MARKETING NEWS
Drei Herausforderungen in einer immer komplexeren Marketingwelt – ADZINE
Die Komplexität zeigt sich allein an der Menge der Plattformen und Formaten, die aktuell bedient werden wollen. Die Zeit, in der sich vom Jugendlichen bis zur Großmutter alle bei Facebook treffen, ist vorbei. Eine Analyse der Klickrate und der Preise von Facebook-Anzeigen in den letzten Jahren zeigt, dass der Sweet Spot auf der Plattform für Werbekunden 2016 erreicht wurde. Anzeigen wurden in der Folge teurer und immer weniger häufig geklickt. Das Engagement findet nun woanders statt: Laut Socialbakers erreicht Instagram mehr Menschen als die “große” Konzernschwester und auch Snapchat sowie Tiktok verzeichnen steigende Nutzerzahlen. Der Hype um Clubhouse zeigt, dass Nutzerzahlen und Engagement sogar innerhalb weniger Tage auf einer Plattform hochschnellen können. Zudem haben traditionelle News-Publisher in der aktuellen Krise durch ihre Glaubwürdigkeit an Engagement gewonnen. Fast alle Verlage vermelden Digitalaborekorde und auch jüngere Zielgruppen informieren sich stärker bei diesen vertrauenswürdigen Primärmedien.
Damit einher geht die Herausforderung, Kampagnen über mehrere Plattformen ausspielen zu müssen, die Inhalte gleichzeitig aber möglichst individuell zu gestalten. Die Creative-Abteilungen arbeiten unter Volllast, weil kontinuierlich Stories, Videos und andere Formate erstellt werden müssen. Bei der Kampagnenausspielung kann vor allemeine zielgruppen- und plattformspezifische Ansprache den entscheidenden Performance-Gewinn bringen. Besonders geeignet ist hier die programmatische Buchung. Idealerweise wählen Marketer dafür Plattformen, die das Post-Click-Engagement in den Bid-Prozess miteinbeziehen und somit die Performance verbessern. Bid-Management-Tools und Plattformen, die auch bei einer Direktbuchung automatische Bid-Anpassungen ermöglichen, sorgen für weitere Effizienzgewinne. Mit Tools für eine regelbasierte Ausspielung von Anzeigen auf Basis von Entscheidungsbäumen oder bestimmter Events wird die Customer Journey weiter personalisiert.

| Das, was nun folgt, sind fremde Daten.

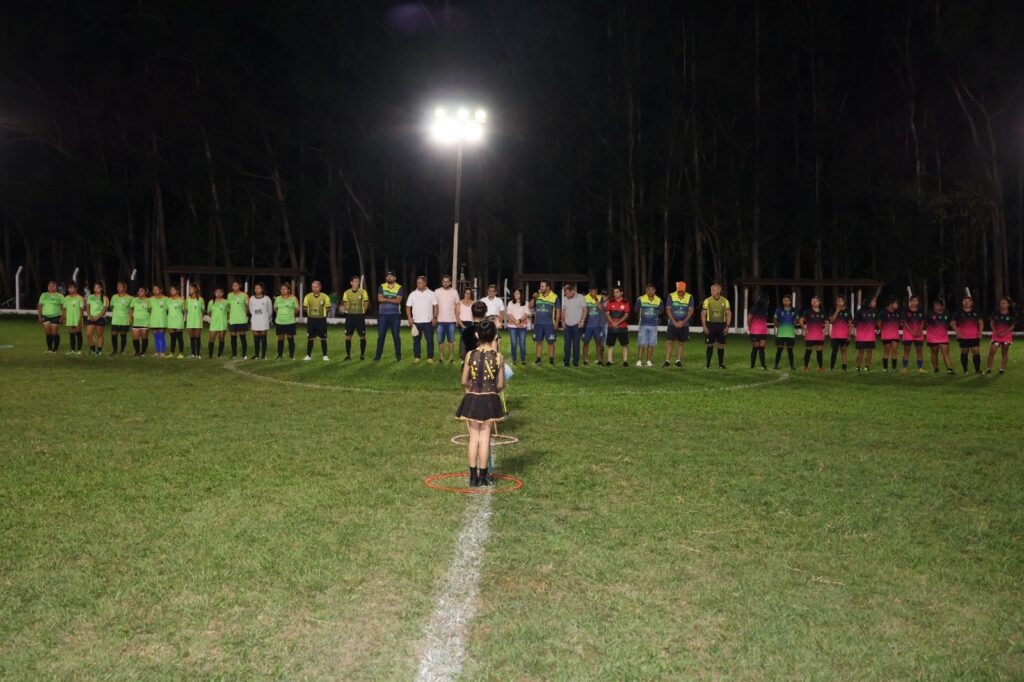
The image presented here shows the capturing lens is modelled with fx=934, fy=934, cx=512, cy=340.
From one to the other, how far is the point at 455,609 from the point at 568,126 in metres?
48.4

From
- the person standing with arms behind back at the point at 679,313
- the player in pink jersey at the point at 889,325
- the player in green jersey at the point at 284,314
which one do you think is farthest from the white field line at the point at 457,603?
the player in green jersey at the point at 284,314

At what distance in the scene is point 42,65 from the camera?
56.4 meters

Marketer arbeiten zudem schon jahrelang mit dem Paradox, dass Kunden nicht mit Anzeigen gestört werden wollen, sich aber nur durch diese Störung Aufmerksamkeit schaffen lässt. Die Bestrebungen der Coalition for Better Ads und Browser, die Popups standardmäßig blocken, haben bereits für das Aussterben der aus User-Sicht schlimmsten “Störer” gesorgt. Gleichzeitig haben die nativ eingebunden Anzeigen auf Search-Plattformen und in Social Networks den Weg geebnet für ein anderes Verständnis vom digitalen Marketing: Relevanz und Kontext sind entscheidend für den Werbeerfolg, statt Push-Marketing ist Pull-Marketing gefragt. Marketer erzielen auch auf Social Networks gute Awareness-Ergebnisse, ohne dass die Formate besonders störend wirken. Sie wird schließlich nicht durch möglichst aufwendige Formate generiert, sondern über die passgenauen Inhalte, die aufgrund der individuellen Relevanz zu längeren Betrachtungszeiten führen.

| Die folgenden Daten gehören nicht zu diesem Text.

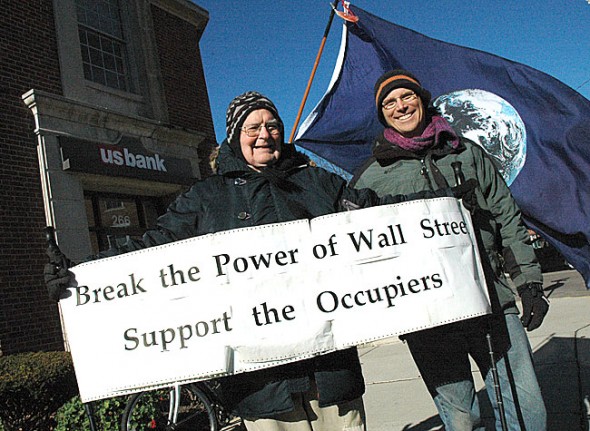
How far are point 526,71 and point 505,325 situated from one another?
3567mm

Dies geschieht vor allem in Feeds. Nicht nur setzen fast alle Social-Plattformen auf diese User Experience, auch im Open Web sind Feeds, in dem sich Anzeigen und redaktioneller Content einbetten, mittlerweile Standard. Feeds werden immer mehr zum Betriebssystem der Webseitenbetreiber – auch, weil zum Teil über die Hälfte der User nicht mehr über die Homepage, sondern direkt über Social oder Search auf Artikelseiten gelangen. Ihnen dann eine große Auswahl an Themen zu präsentieren, ist der Schlüssel für eine effiziente Monetarisierung und die Erhöhung der Verweildauer. Ein Format, das mittlerweile als Standard betrachtet wird, zeigt, wie Feeds Innovationen im Bereich der Formate fördern: Carousel Ads funktionieren nur auf Mobile und sie machen sich Möglichkeiten zur Interaktivität zunutze. Doch das ist erst der Anfang. Direkt in Anzeigen integrierte Shopping-Funktionen sehen wir bereits auf Social Feeds. Marketer müssen sich dieser neuen “Advertising Experience” bewusst werden und diese Art des Entdeckens neuer Inhalte im Web berücksichtigen.
Simon Peel, Senior Director Global Media bei Adidas, fasste vor einiger Zeit die Herausforderungen des Sportriesen bei der Attribuierung von Online-Verkäufen zusammen. Die SEM-Maßnahmen boten auf Begriffe, die auch organisch eine hohe Klickrate erzielen würden. Sie zeigten zwar einen hohen ROAS, über diese Effizienz wurden aber klassische Branding-Maßnahmen vergessen.
Im Idealfall werden beide Teile einer ganzheitlichen Marketing-Strategie, also Branding und Performance, nicht getrennt voneinander betrachtet, was sich auch auf die KPIs auswirkt. Selbst Top-of-Funnel- und Prospecting-Kampagnen können um Performance-KPIs erweitert werden. Gleichzeitig sollte die direkte Messbarkeit nicht zu einem zu großen Fokus auf Performance verleiten, nur um die Effizienz der eigenen Maßnahmen zu belegen. Natürlich darf an dieser Stelle die Tracking-Thematik nicht unterschlagen werden. iOS 14 und Third-Party-Cookies sind das Thema der Stunde. Auch wenn die schlimmsten Szenarien wohl nicht eintreten werden und alternative Lösungen auf dem Weg sind, werden Marketer sich in den nächsten Monaten mit neuen Systemen auseinandersetzen müssen.
Im gleichen Maß wie die Effizienz stieg auch die Komplexität im Online-Marketing. Auch wenn Algorithmen und immer intelligentere Plattformen Werbetreibenden bereits heute viel Arbeit abnehmen, werden Marketer weiterhin smart und dynamisch die richtigen Maßnahmen ergreifen, neue Plattformen entdecken und unbekannte Wege beim Tracking beschreiten müssen, um in dieser Komplexität weiterhin herausragende Ergebnisse erzielen zu können.